Announcement: Our new CyberLink Feedback Forum has arrived! Please transfer to our new forum to provide your feedback or to start a new discussion. The content on this CyberLink Community forum is now read only, but will continue to be available as a user resource. Thanks!
CyberLink Community Forum
where the experts meet
| Advanced Search >
PowerDirector performance problems with AMD CPU + nVidia video card
Julien Pierre [Avatar]
Contributor Joined: Apr 14, 2011 01:34 Messages: 476 Offline
[Post New]
Some people here might be interested in this, especially if they have an AMD CPU and nVidia video card.

http://blog.madbrain.com/2012/03/powerdirector-9-performance-problem-on.html MSI X99A Raider
Intel i7-5820k @ 4.4 GHz
32GB DDR4 RAM
Gigabyte nVidia GTX 960 4GB
480 GB Patriot Ignite SSD (boot)
2 x 480 GB Sandisk Ultra II SSD (striped)
6 x 1 TB Samsung 860 SSD (striped)

2 x LG 32UD59-B 32" 4K
Asus PB238 23" HD (portrait)
JL_JL [Avatar]
Senior Contributor Location: Arizona, USA Joined: Oct 01, 2006 20:01 Messages: 6091 Offline
[Post New]
Somewhat interesting, you really don't give enough detail to really understand what might be going on. Here is my take on your results.

To me, PD offers several decoding/encoding options and what works best is very platform dependant from both speed and quality perspective. CL provides very little details in the docs on what the different settings do so one needs to use GPU monitors, CPU monitors, and the like to reverse engineer what the settings are doing. The commentary below is for your single SVRT compatible clip in the timeline with NO editing and your results table in the link.

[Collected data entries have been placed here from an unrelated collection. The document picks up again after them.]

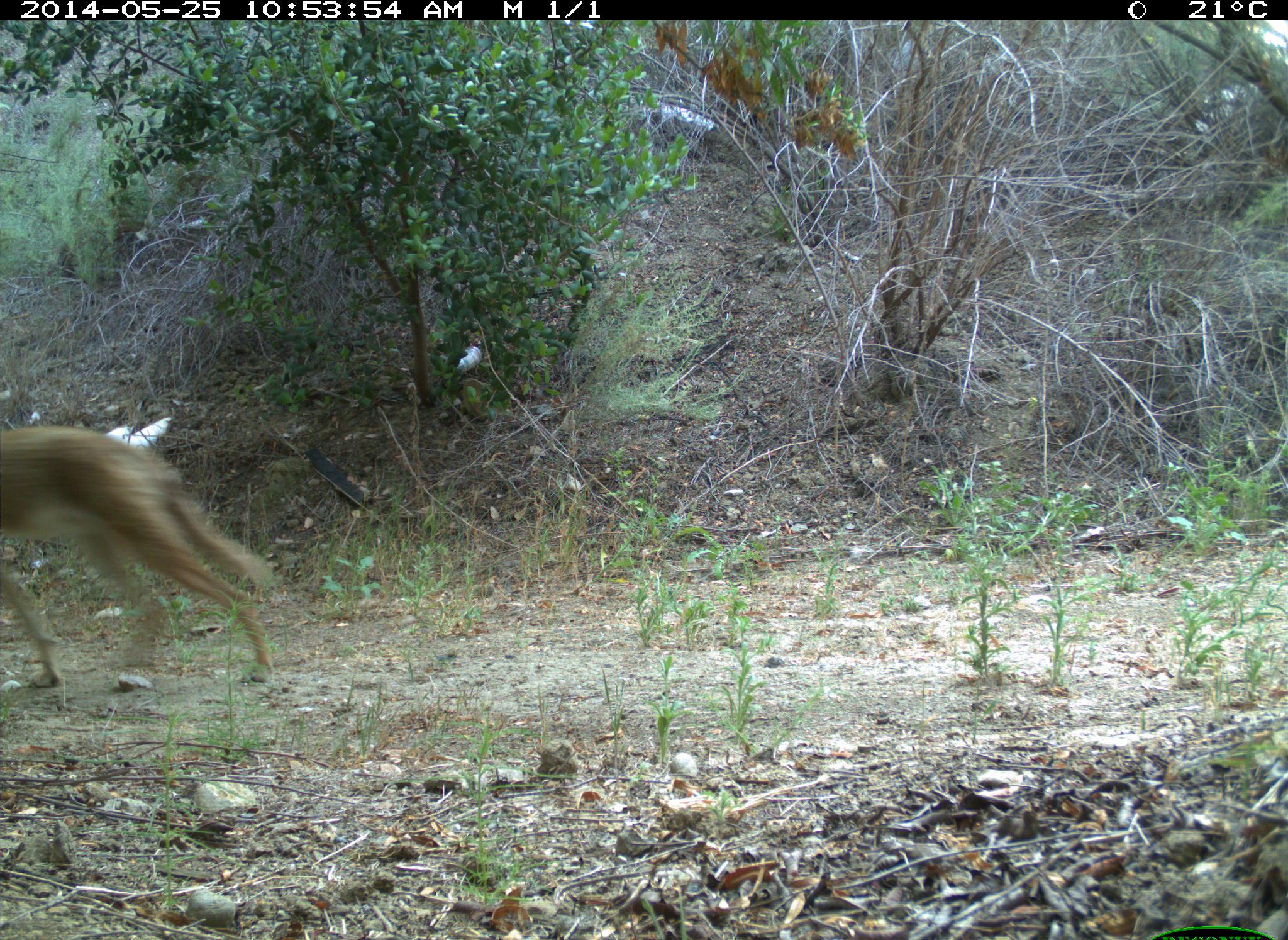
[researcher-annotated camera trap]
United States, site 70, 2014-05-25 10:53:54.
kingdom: Animalia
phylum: Chordata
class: Mammalia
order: Carnivora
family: Canidae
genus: Canis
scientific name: Canis latrans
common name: coyote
Coyote (Canis latrans).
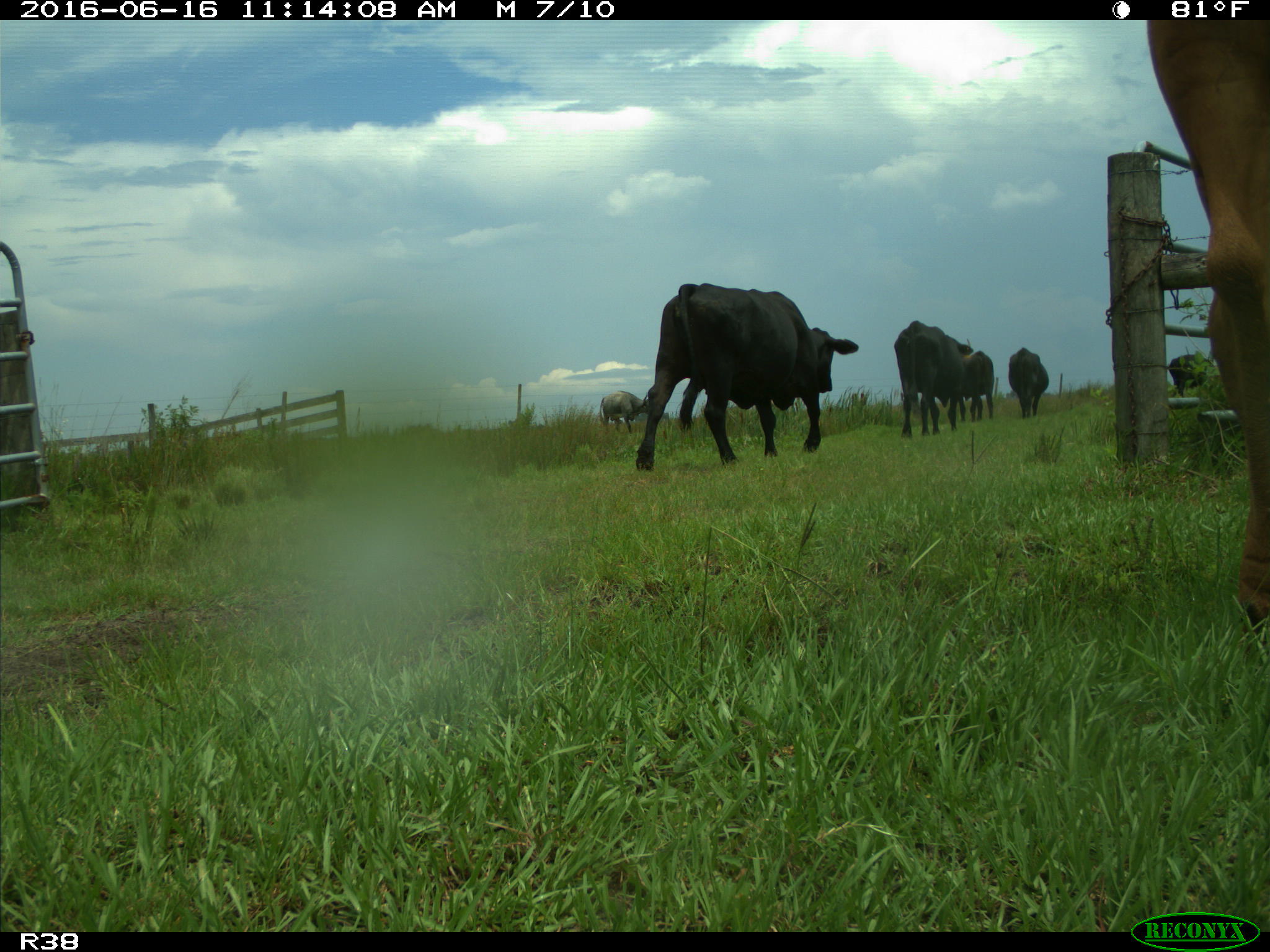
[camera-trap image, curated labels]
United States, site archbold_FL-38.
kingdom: Animalia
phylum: Chordata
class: Mammalia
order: Artiodactyla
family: Bovidae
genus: Bos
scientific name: Bos taurus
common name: domestic cow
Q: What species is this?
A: Bos taurus (domestic cow).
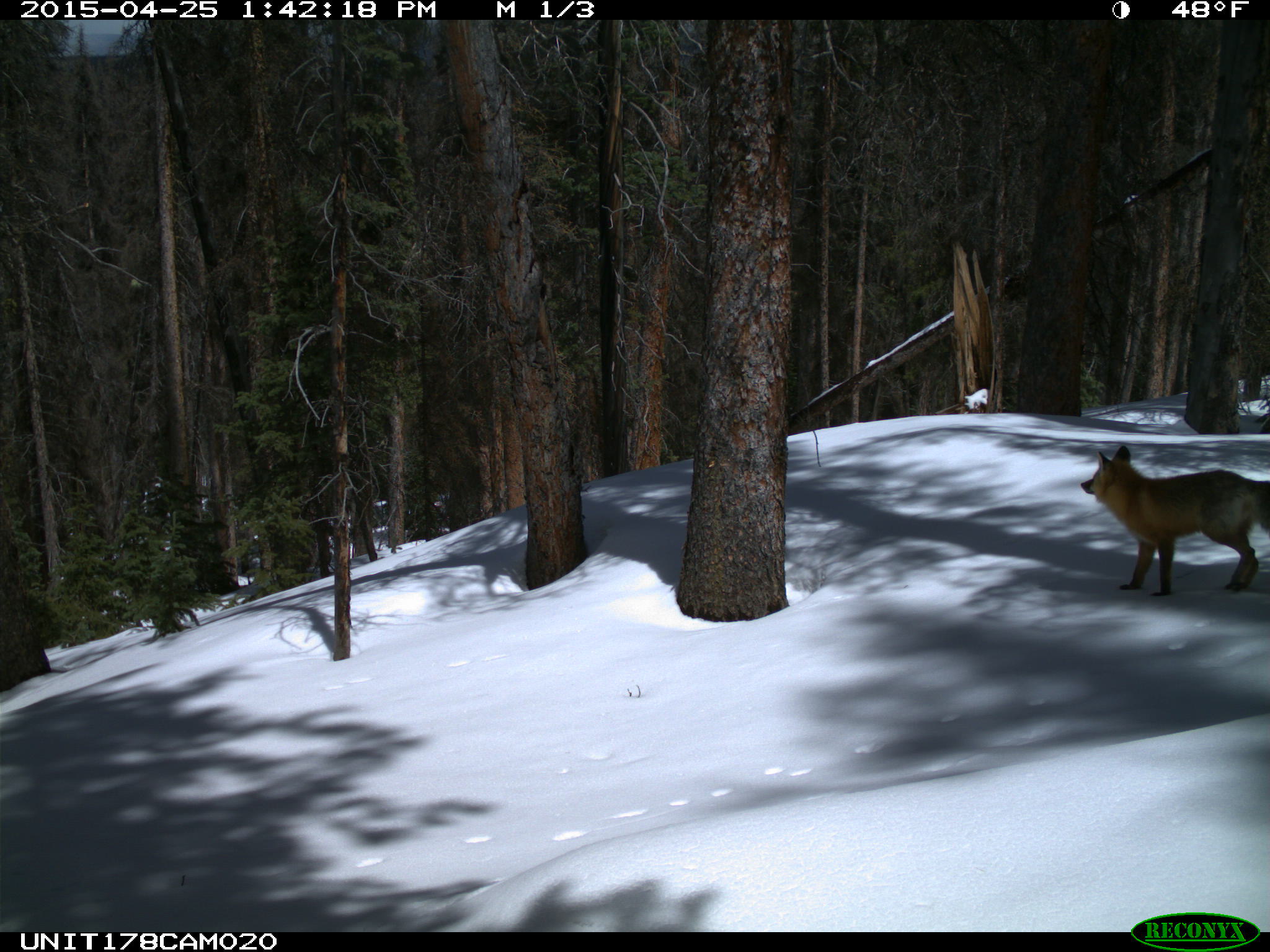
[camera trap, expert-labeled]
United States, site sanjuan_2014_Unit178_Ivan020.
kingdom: Animalia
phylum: Chordata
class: Mammalia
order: Carnivora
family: Canidae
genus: Vulpes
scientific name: Vulpes vulpes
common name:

column 1, SVRT is used so performance really driven by platform I/O capability, columns 4, 7, 10 same settings
column 2, GPU is used to decode video stream and GPU is used to encode video stream, so GPU/GPU. column 5 same settings
column 3, GPU is used to decode video stream and CPU is used to encode video stream, so GPU/CPU. column 6 same settings
column 8, CPU is used to decode video stream and GPU is used to encode video stream, so CPU/GPU. column 11 same settings
column 9, CPU is used to decode video stream and CPU is used to encode video stream, so CPU/CPU. column 12 same settings

You should get same results for same setting columns provided no other windows process played a roll. What you don't provide is the setting of the preview window and if you indeed had it the same between non SVRT tests.

On my system, the worst performance is the CPU/CPU configuration when preview window is on; one is asking the CPU to essentially do it all. For a GPU/XXX configuration, the effect of the preview window is mundane as the GPU is already doing the decoding anyway. Quality is also an issue, currently for many CPU encoding provides better quality over GPU encoding. SVRT is fast, but depending on what transitions/editing one has done, quality (jumps/jerks) can be an issue. Obviously, if/when they get the SVRT route working correctly; it could offer excellent results for quality and speed.

Jeff
Julien Pierre [Avatar]
Contributor Joined: Apr 14, 2011 01:34 Messages: 476 Offline
[Post New]
Jeff,

Quote:
To me, PD offers several decoding/encoding options and what works best is very platform dependant from both speed and quality perspective. CL provides very little details in the docs on what the different settings do so one needs to use GPU monitors, CPU monitors, and the like to reverse engineer what the settings are doing.


Right. I really wish that they would provide more info.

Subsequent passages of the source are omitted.